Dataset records
########################################

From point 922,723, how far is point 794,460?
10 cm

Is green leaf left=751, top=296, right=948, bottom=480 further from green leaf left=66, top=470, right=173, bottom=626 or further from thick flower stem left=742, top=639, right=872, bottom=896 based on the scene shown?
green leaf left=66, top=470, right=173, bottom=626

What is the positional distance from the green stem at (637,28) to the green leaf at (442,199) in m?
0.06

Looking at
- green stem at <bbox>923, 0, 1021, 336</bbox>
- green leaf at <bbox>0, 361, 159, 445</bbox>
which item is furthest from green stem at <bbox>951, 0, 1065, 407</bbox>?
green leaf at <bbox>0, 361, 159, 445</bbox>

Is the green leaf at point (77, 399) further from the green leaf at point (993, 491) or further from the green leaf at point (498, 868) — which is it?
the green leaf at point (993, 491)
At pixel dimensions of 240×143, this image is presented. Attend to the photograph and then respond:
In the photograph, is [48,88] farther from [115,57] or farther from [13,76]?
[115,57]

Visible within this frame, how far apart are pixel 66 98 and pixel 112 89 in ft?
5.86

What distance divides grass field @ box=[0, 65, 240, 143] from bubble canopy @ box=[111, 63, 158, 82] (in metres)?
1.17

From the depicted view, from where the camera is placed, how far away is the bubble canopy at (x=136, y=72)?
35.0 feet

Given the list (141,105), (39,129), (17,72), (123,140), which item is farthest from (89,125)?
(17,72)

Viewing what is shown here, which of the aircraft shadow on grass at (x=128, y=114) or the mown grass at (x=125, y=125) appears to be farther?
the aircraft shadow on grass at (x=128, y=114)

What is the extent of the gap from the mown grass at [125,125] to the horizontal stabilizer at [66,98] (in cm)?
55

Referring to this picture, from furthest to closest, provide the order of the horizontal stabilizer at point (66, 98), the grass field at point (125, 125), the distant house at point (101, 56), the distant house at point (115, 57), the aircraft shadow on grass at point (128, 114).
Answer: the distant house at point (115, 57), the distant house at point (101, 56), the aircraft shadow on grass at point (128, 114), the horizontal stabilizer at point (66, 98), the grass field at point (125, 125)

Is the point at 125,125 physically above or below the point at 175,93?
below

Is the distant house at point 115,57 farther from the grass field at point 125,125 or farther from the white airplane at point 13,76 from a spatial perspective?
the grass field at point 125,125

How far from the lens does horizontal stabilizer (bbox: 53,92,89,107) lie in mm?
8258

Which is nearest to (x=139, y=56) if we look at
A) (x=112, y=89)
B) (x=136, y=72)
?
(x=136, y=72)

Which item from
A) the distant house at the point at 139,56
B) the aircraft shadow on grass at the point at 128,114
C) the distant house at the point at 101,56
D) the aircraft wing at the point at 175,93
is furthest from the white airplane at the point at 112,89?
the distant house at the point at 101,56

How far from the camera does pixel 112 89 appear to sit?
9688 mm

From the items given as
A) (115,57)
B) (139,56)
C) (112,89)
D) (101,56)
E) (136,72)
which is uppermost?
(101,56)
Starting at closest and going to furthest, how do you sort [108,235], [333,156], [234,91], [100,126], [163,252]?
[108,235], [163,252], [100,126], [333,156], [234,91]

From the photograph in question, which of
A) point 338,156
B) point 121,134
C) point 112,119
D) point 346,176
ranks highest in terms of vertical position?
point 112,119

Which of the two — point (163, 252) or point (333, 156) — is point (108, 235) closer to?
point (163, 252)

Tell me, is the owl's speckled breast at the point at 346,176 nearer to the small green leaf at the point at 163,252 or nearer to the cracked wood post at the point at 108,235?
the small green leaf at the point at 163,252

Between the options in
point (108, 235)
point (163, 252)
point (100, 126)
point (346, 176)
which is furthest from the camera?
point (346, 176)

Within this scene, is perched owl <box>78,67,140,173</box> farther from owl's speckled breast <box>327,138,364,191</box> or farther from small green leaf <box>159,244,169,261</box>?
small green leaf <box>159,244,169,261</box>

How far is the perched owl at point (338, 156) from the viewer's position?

########################################

Task brief –
From the first line to the last, retype the data exactly.

Expected output –
From point 922,723, how far is point 794,460?
10 cm

Is green leaf left=751, top=296, right=948, bottom=480 further from green leaf left=66, top=470, right=173, bottom=626 or further from thick flower stem left=742, top=639, right=872, bottom=896 based on the scene shown?
green leaf left=66, top=470, right=173, bottom=626

What is the positional distance from the green stem at (637,28) to the green leaf at (442,199) in m?
0.06

Looking at
- green stem at <bbox>923, 0, 1021, 336</bbox>
- green leaf at <bbox>0, 361, 159, 445</bbox>
which item is furthest from green stem at <bbox>951, 0, 1065, 407</bbox>?
green leaf at <bbox>0, 361, 159, 445</bbox>

Is the green leaf at point (77, 399) further from the green leaf at point (993, 491) or further from the green leaf at point (498, 868) — which is it?
the green leaf at point (993, 491)
At pixel dimensions of 240×143, this image is presented. Attend to the photograph and then respond:
In the photograph, is [48,88] farther from [115,57] or farther from [13,76]?
[115,57]

Visible within this frame, how far apart are pixel 66 98 and pixel 112 89 in ft?
5.86

What distance divides grass field @ box=[0, 65, 240, 143] from bubble canopy @ box=[111, 63, 158, 82] (in metres)?
1.17

From the depicted view, from where the camera is placed, how far away is the bubble canopy at (x=136, y=72)?
35.0 feet

Given the list (141,105), (39,129), (17,72), (123,140), which item is farthest from (89,125)?
(17,72)

Viewing what is shown here, which of the aircraft shadow on grass at (x=128, y=114) or the mown grass at (x=125, y=125) appears to be farther?
the aircraft shadow on grass at (x=128, y=114)

What is the extent of the gap from the mown grass at [125,125] to the horizontal stabilizer at [66,98] (in cm)?
55

Referring to this picture, from furthest to closest, provide the order of the horizontal stabilizer at point (66, 98), the grass field at point (125, 125), the distant house at point (101, 56), the distant house at point (115, 57), the aircraft shadow on grass at point (128, 114).
Answer: the distant house at point (115, 57), the distant house at point (101, 56), the aircraft shadow on grass at point (128, 114), the horizontal stabilizer at point (66, 98), the grass field at point (125, 125)

Is the point at 125,125 physically above or below the point at 175,93?
below

Is the distant house at point 115,57 farther from the grass field at point 125,125 or farther from the white airplane at point 13,76 from a spatial perspective?
the grass field at point 125,125

How far from the lens does horizontal stabilizer (bbox: 53,92,89,107) lie in mm?
8258

Which is nearest to (x=139, y=56) if we look at
A) (x=112, y=89)
B) (x=136, y=72)
?
(x=136, y=72)

Which item from
A) the distant house at the point at 139,56
B) the aircraft shadow on grass at the point at 128,114
C) the distant house at the point at 101,56
D) the aircraft wing at the point at 175,93
is furthest from the white airplane at the point at 112,89?
the distant house at the point at 101,56

How far from the camera does pixel 112 89 appear to sit?
9688 mm

From the items given as
A) (115,57)
B) (139,56)
C) (112,89)
D) (101,56)
E) (136,72)
which is uppermost?
(101,56)
Starting at closest and going to furthest, how do you sort [108,235], [333,156], [234,91], [100,126], [163,252]?
[108,235], [163,252], [100,126], [333,156], [234,91]

From the photograph in question, which of
A) point 338,156
B) point 121,134
C) point 112,119
D) point 346,176
ranks highest in terms of vertical position?
point 112,119

Which of the two — point (163, 252) or point (333, 156) — is point (108, 235) closer to?
point (163, 252)

Tell me, is the owl's speckled breast at the point at 346,176 nearer to the small green leaf at the point at 163,252 or nearer to the cracked wood post at the point at 108,235?
the small green leaf at the point at 163,252

Between the options in
point (108, 235)
point (163, 252)
point (100, 126)
point (346, 176)
which is furthest from the camera?
point (346, 176)

Within this scene, is perched owl <box>78,67,140,173</box> farther from owl's speckled breast <box>327,138,364,191</box> or farther from small green leaf <box>159,244,169,261</box>?
small green leaf <box>159,244,169,261</box>

How far is the perched owl at point (338, 156) from the viewer's position?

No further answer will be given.